Emily loved watching Ezra doing things around the house. He was remarkably domestic but did everything with a doctor’s concentration, with medical precision. He sewed torn seams in their clothing as carefully as if he were suturing a child, using the same zigzag stitch he’d learned in medical school. He excised rotten spots in apples as if he were cutting out a tumor, making sure it had clean margins on all sides. And he followed recipes only if they made sense, questioning any step that seemed like it might cause a culinary problem down the line. They even adjusted recipes that had been passed down from his great-grandmother. A glass of flour, one read.

“Well, that’s ridiculous,” Ezra had said, the first time he tried to make his nana’s chocolate squares. “Does she mean a tall glass or a short glass? A mug? A tumbler?”

“Maybe she means about a cup?” Emily offered. “It’s probably an old recipe. One that wasn’t written in the U.S.”

Ezra looked at her, then at the recipe, then at the oven. “Huh. Well, we’re going to find out how much we should really use,” he said.
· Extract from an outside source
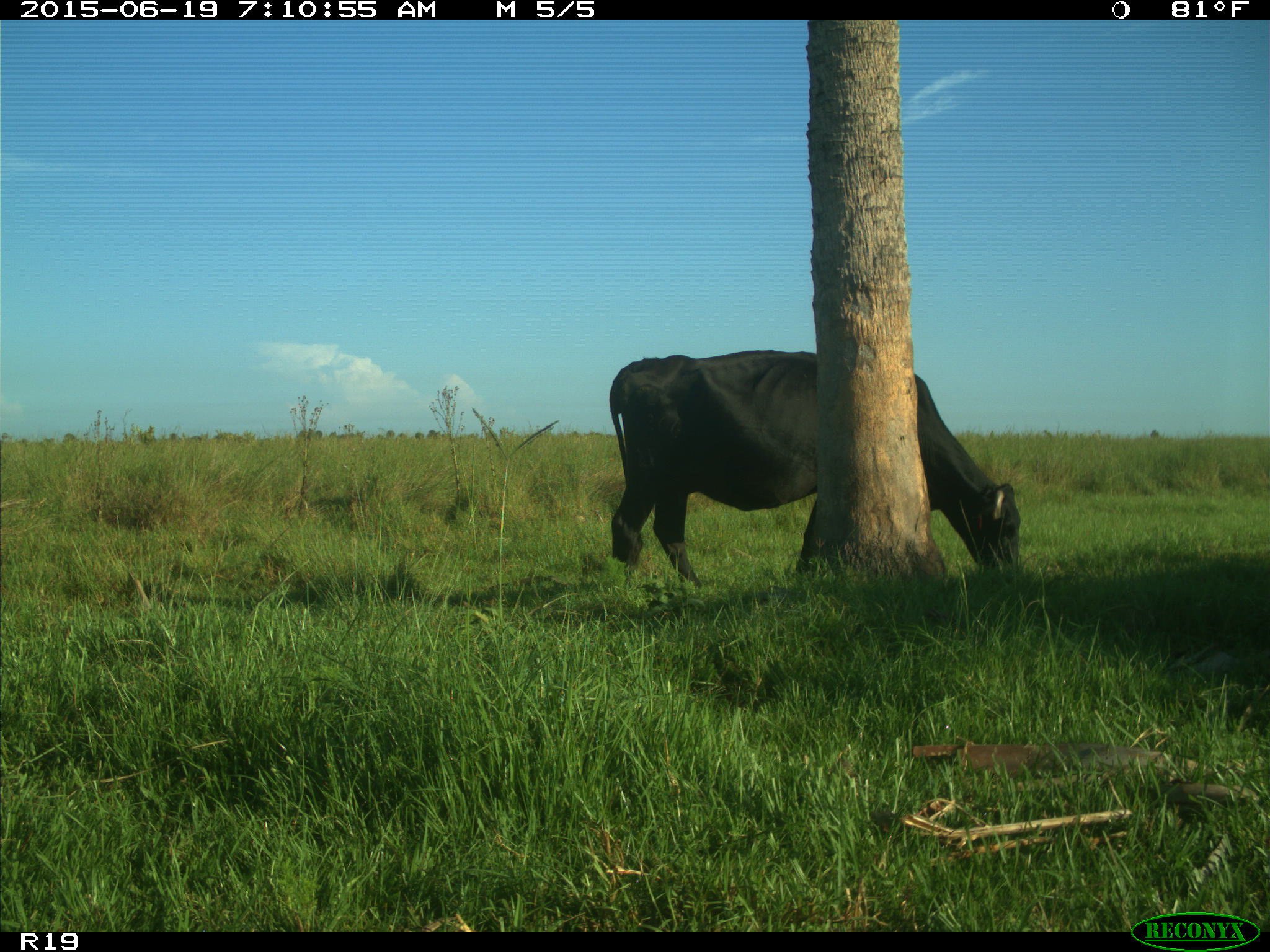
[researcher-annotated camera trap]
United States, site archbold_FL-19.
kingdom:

That day, they made three trays of chocolate squares. One with a cup of flour, another with ten ounces, and another with twelve—the amounts that their two glasses held. They’d decided that the juice glasses, which held only about four ounces, probably would be much too small. All three options tasted good—but the consistency of the ones with ten ounces of flour seemed the best. So Ezra fixed the recipe.



* * *





Emily was making those same chocolate squares for dessert, while Ezra made the meatballs for dinner, because the smell of the raw meat made her gag.

“It’s like someone turned up the volume on my nose,” Emily said. “Do you have cinnamon gum in your pocket?”
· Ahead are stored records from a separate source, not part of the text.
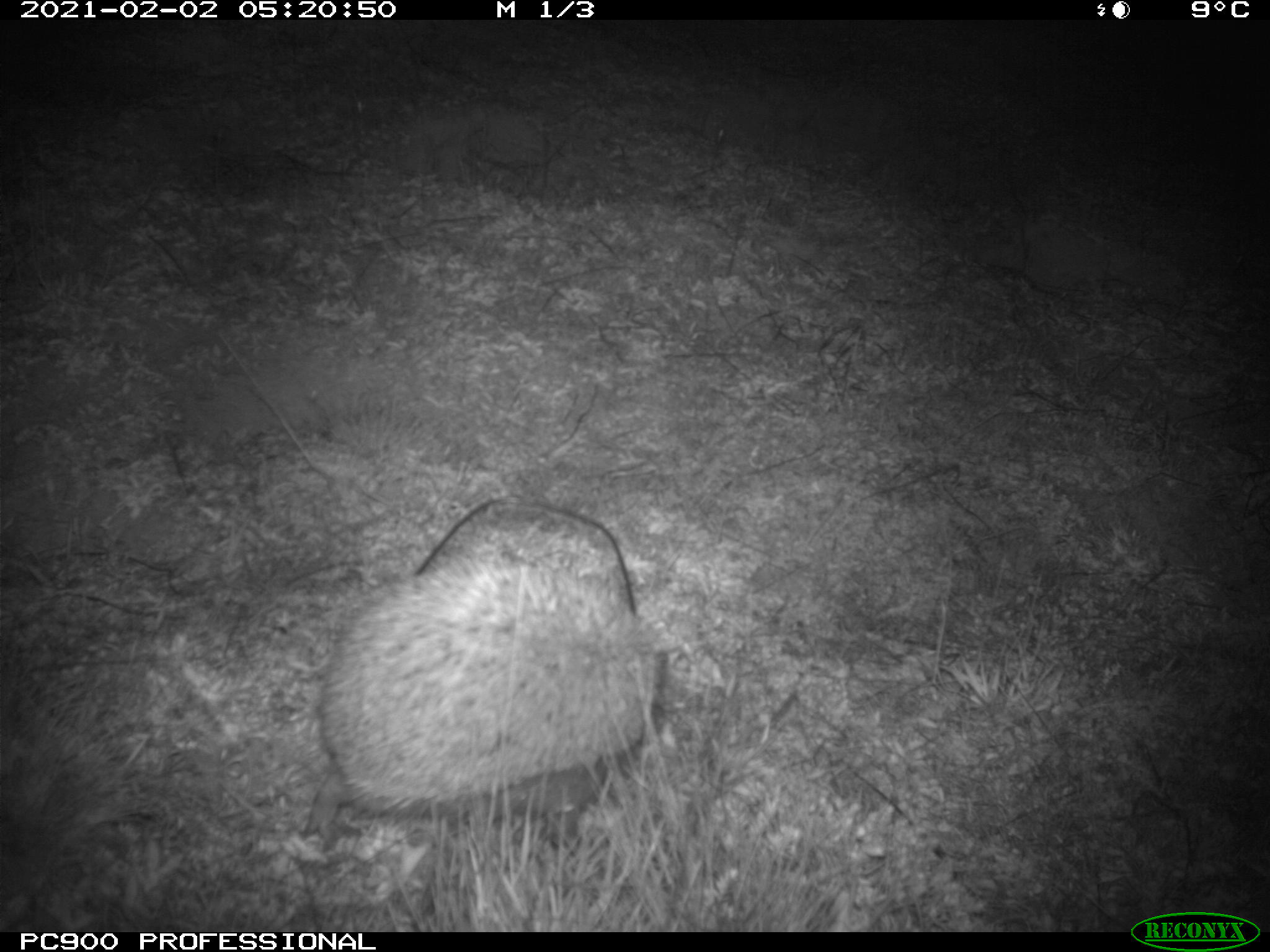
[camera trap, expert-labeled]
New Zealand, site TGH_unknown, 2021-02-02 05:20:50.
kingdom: Animalia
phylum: Chordata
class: Mammalia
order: Eulipotyphla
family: Erinaceidae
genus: Erinaceus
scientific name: Erinaceus europaeus europaeus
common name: european hedgehog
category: hedgehog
Ezra reached into the front pocket of his jeans and pulled out a pack of cinnamon Trident. “I had no idea pregnancy would give you a superpower. Maybe we should test it out. How far away do you have to be from this cinnamon gum not to smell it?”

“You’re bananas,” Emily told him. “For now, though, would you mind sticking it back in your pocket? It’s accosting me.”

Ezra did as she asked, and lined the meatballs up in a frying pan while she slid the brownies into the oven. Then they worked together to make pasta. Fettuccini was the easiest, so that was what they made.

“Are you okay telling our families before the twelve-week mark?” Ezra asked.

She nodded. “We’d tell them if something went wrong anyway, so . . .” She shrugged, hoping, praying that nothing would. “Might as well tell them now.”

Emily thought of her dad, living with his second wife in New Mexico. A woman who was nice enough but who Emily could never think of as a stepmom or any other version of a mom. He’d be happy. Send a gift. Fly east to meet the baby. He came about once a year to see Ari’s kids, Hunter and Tyler, and Ari flew their family to Santa Fe once a year to see him. The sisters often talked about the fact that their mother would never have been a twice-a-year grandmother, but he seemed fine being a twice-a-year grandfather. She’d call him later. She’d tell Ari first.

After dinner, as Ezra was dialing his parents, who Emily was pretty sure would drive in from New Jersey tomorrow just to take them out for dinner to celebrate, she pulled out her own phone and sent a text to her sister. She used the exact same words she’d sent last time: Can you talk? I’m pregnant.





vii



Your dad and I were so careful.

   We were always so careful.

   Until one day we weren’t.





10



The next week, Emily was walking down Broadway to get a sandwich for lunch from Crust, which called itself a Brooklyn deli, even though it was located in Manhattan. Ari had been so exhausted the first few months of both of her pregnancies that she’d fall asleep no more than twenty-five minutes into any movie that Emily brought up to Connecticut to watch with her, but Emily didn’t feel that way—not now, and not the other time either. She felt, somehow, powerful. Though also more likely to cry at a credit card commercial or TV movie or a story Ezra told her about one of his patients. It was all she could do these last few days to make sure she didn’t cry at her own patients’ stories—the happy ones and the sad ones.